A flowerpot falls off a windowsill and falls past the window below. You may ignore air resistance. It takes the pot 0.420 seconds to pass this window, which is 1.90m high. How far is the top of the window below the windowsill from which the flowerpot fell?
1) V= Vo + at
2) Y = Yo + VYot + (1/2)at^2
3) V^2 = Vo^2 + 2a(Y - Yo)
The Attempt at a Solution
I tried to solve the problem by setting the origin to be the ground, the height of the window as 1.90m, and the height of the initial position of the flowerpot at the windowsill as some unknown Yo (initial y). I believe the Vyo (initial velocity) should be zero.
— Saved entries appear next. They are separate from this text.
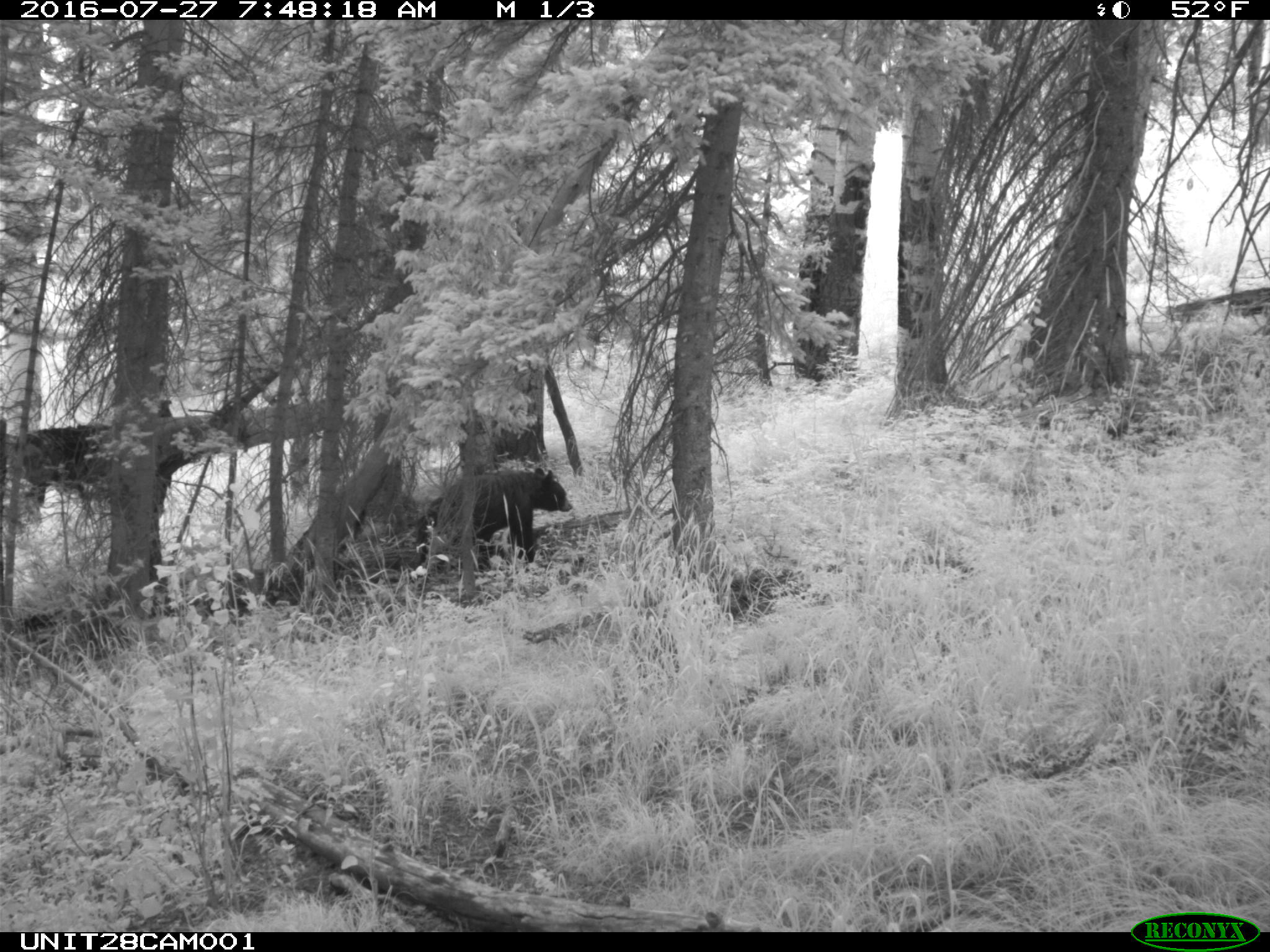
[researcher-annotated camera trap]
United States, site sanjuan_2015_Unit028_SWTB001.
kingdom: Animalia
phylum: Chordata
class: Mammalia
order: Carnivora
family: Ursidae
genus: Ursus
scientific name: Ursus americanus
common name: american black bear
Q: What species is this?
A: Ursus americanus (american black bear).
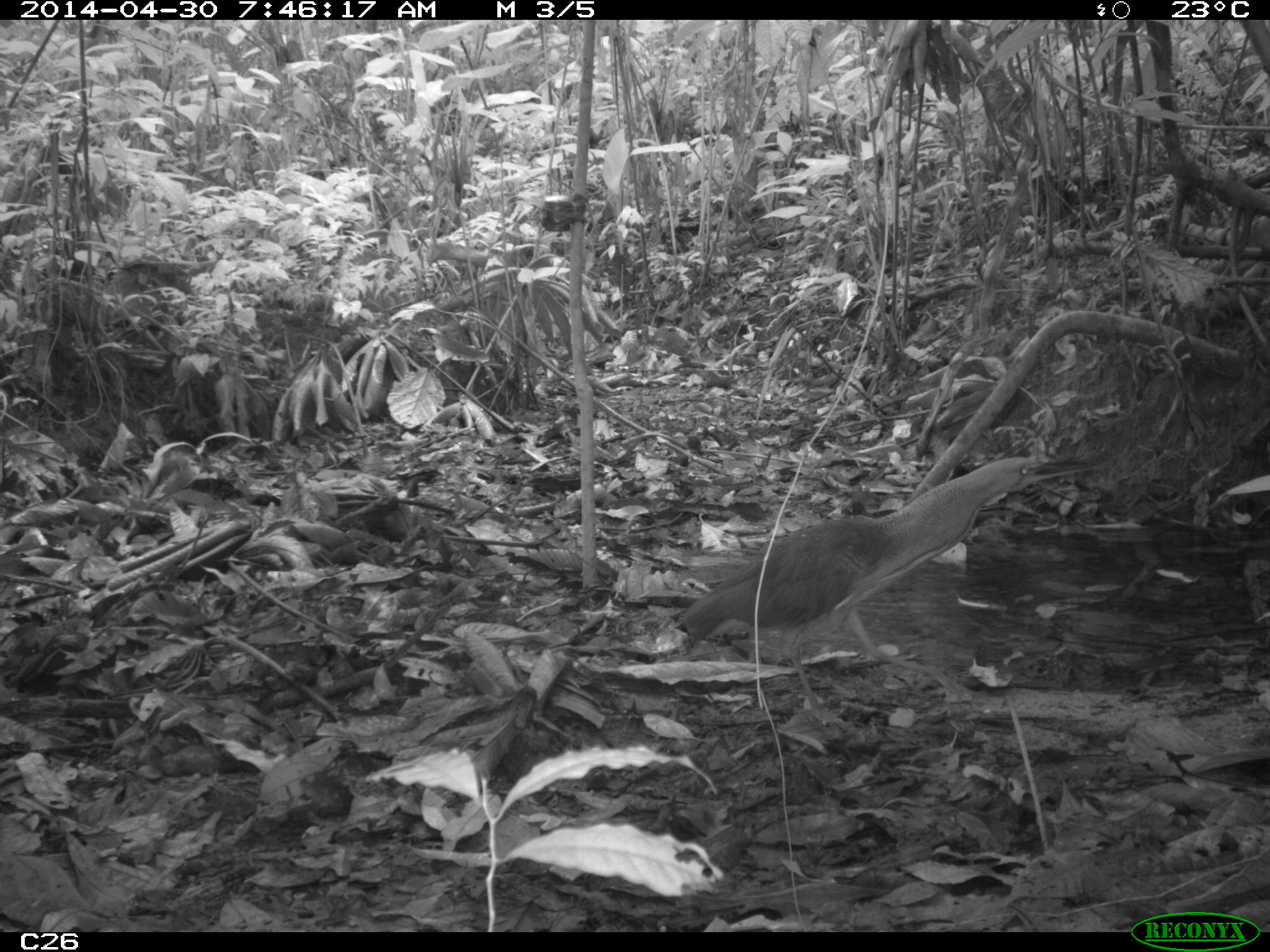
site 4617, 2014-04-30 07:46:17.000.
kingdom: Animalia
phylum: Chordata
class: Aves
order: Pelecaniformes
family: Ardeidae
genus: Tigrisoma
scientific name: Tigrisoma lineatum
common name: rufescent tiger-heron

I then used the time .420 seconds to put into the position equation and tried to solve for Yo.
Y = Yo + VYot + (1/2)at^2
1.90m = Yo + 0(.420s) + (1/2)(-9.8 m/s^2)(.420s^2)
(Doing the algebra)
2.65m = Yo or the height of the windowsill
Next I subtracted 1.90m from 2.76m and found .86m to be the distance between the window and the above windowsill but this is incorrect. The answer is 0.31m by the way but I dont know how to get to that answer.
I believe there is something wrong with the way I am picturing and setting up the problem. Thank you very much to anyone who can help.